Rewrite the rows below with each instance of "palm tree" changed to "coconut palm", leaving everything else unchanged.

—————

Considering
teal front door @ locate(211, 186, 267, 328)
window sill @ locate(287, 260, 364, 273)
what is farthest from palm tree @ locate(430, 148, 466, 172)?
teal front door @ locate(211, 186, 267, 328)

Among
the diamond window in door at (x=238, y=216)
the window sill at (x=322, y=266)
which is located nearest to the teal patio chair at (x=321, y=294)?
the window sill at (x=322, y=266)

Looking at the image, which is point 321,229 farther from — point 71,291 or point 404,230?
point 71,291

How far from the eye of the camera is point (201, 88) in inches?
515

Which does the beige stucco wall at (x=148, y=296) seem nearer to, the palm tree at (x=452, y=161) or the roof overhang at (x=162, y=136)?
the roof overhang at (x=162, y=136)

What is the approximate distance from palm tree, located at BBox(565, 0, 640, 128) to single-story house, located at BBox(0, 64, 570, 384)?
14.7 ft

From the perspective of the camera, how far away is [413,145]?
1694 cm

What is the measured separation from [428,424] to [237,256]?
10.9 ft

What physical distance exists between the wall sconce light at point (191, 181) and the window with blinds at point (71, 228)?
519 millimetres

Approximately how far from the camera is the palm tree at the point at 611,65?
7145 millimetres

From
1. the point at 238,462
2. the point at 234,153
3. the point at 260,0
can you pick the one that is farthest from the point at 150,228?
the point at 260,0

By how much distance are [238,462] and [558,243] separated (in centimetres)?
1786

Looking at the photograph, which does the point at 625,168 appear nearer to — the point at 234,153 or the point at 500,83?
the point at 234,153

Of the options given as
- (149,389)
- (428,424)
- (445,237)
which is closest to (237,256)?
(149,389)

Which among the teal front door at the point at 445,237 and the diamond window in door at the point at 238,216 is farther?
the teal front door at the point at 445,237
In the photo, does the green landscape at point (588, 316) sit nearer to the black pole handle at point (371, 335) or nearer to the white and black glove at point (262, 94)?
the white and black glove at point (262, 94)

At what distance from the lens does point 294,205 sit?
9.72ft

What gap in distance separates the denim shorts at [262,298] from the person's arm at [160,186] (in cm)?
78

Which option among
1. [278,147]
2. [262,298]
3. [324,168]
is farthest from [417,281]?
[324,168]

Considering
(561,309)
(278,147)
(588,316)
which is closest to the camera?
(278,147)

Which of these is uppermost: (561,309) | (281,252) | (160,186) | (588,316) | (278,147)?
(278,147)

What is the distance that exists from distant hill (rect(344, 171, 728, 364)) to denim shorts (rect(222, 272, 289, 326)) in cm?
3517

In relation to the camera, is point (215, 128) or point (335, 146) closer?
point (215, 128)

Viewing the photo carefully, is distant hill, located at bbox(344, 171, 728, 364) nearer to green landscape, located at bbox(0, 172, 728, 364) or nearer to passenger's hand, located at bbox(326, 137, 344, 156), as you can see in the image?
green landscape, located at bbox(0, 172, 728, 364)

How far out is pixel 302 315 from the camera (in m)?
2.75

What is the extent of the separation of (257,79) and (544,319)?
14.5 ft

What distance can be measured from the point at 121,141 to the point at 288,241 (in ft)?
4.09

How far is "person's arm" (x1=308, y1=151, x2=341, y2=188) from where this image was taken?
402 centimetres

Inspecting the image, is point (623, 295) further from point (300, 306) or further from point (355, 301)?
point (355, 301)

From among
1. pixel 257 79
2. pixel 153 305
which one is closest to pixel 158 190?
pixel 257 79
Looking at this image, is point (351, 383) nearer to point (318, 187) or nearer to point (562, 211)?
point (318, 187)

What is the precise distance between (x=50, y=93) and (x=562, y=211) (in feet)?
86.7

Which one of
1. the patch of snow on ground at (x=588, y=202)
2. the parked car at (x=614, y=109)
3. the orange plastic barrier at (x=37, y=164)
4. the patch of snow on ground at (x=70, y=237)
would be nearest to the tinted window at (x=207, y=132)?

—————

Expected answer —
Considering
teal front door @ locate(211, 186, 267, 328)
window sill @ locate(287, 260, 364, 273)
what is farthest from coconut palm @ locate(430, 148, 466, 172)?
teal front door @ locate(211, 186, 267, 328)

Among
the diamond window in door at (x=238, y=216)
the window sill at (x=322, y=266)
which is located nearest to the teal patio chair at (x=321, y=294)?
the window sill at (x=322, y=266)

Looking at the image, which is point 321,229 farther from — point 71,291 or point 404,230?
point 71,291

How far from the eye of the camera is point (201, 88) in inches?
515

Which does the beige stucco wall at (x=148, y=296) seem nearer to, the coconut palm at (x=452, y=161) or the roof overhang at (x=162, y=136)?
the roof overhang at (x=162, y=136)

What is the approximate distance from coconut palm, located at BBox(565, 0, 640, 128) to single-story house, located at BBox(0, 64, 570, 384)?
14.7 ft

From the perspective of the camera, how far away is [413,145]?
1694 cm

What is the measured separation from [428,424] to [237,256]?
10.9 ft

What physical distance exists between the wall sconce light at point (191, 181) and the window with blinds at point (71, 228)?
519 millimetres

Approximately how far from the camera is the coconut palm at the point at 611,65?
7145 millimetres

From
1. the point at 238,462
2. the point at 234,153
3. the point at 260,0
can you pick the one that is farthest from the point at 150,228?
the point at 260,0

By how much distance are [238,462] and [558,243] separated (in centimetres)?
1786

Looking at the photograph, which does the point at 625,168 appear nearer to — the point at 234,153 or the point at 500,83?
the point at 234,153

Of the options given as
- (149,389)
- (428,424)
- (445,237)
which is closest to (237,256)?
(149,389)

Which among the teal front door at the point at 445,237 and the diamond window in door at the point at 238,216 is farther?
the teal front door at the point at 445,237
In the photo, does the green landscape at point (588, 316) sit nearer to the black pole handle at point (371, 335) or nearer to the white and black glove at point (262, 94)?
the white and black glove at point (262, 94)

At what distance from the lens does point 294,205 sit?
9.72ft

What gap in distance separates the denim shorts at [262,298] from the person's arm at [160,186] (in cm)?
78

Which option among
1. [278,147]
2. [262,298]
3. [324,168]
is farthest from [417,281]?
[324,168]

Considering
(561,309)
(278,147)
(588,316)
which is closest to the camera?
(278,147)

Which of these is uppermost: (561,309) | (281,252) | (160,186) | (588,316) | (278,147)?
(278,147)

What is the distance that exists from distant hill (rect(344, 171, 728, 364)) to denim shorts (rect(222, 272, 289, 326)) in cm?
3517

In relation to the camera, is point (215, 128) or point (335, 146) closer?
point (215, 128)

Viewing the photo carefully, is distant hill, located at bbox(344, 171, 728, 364) nearer to green landscape, located at bbox(0, 172, 728, 364) or nearer to passenger's hand, located at bbox(326, 137, 344, 156), as you can see in the image?
green landscape, located at bbox(0, 172, 728, 364)

How far out is pixel 302 315 from the camera (in m)?
2.75

What is the extent of the separation of (257,79) and (544,319)?
14.5 ft

What distance can be measured from the point at 121,141 to the point at 288,241 (in ft)?
4.09

How far is "person's arm" (x1=308, y1=151, x2=341, y2=188) from where this image was taken?
402 centimetres

Inspecting the image, is point (623, 295) further from point (300, 306) or further from point (355, 301)?
point (355, 301)

From among
1. pixel 257 79
2. pixel 153 305
which one is closest to pixel 158 190?
pixel 257 79
Looking at this image, is point (351, 383) nearer to point (318, 187) or nearer to point (562, 211)?
point (318, 187)

What is the precise distance between (x=50, y=93) and (x=562, y=211) (in feet)?
86.7

Which one of
1. the patch of snow on ground at (x=588, y=202)
2. the parked car at (x=614, y=109)
3. the orange plastic barrier at (x=37, y=164)
4. the patch of snow on ground at (x=70, y=237)
would be nearest to the tinted window at (x=207, y=132)?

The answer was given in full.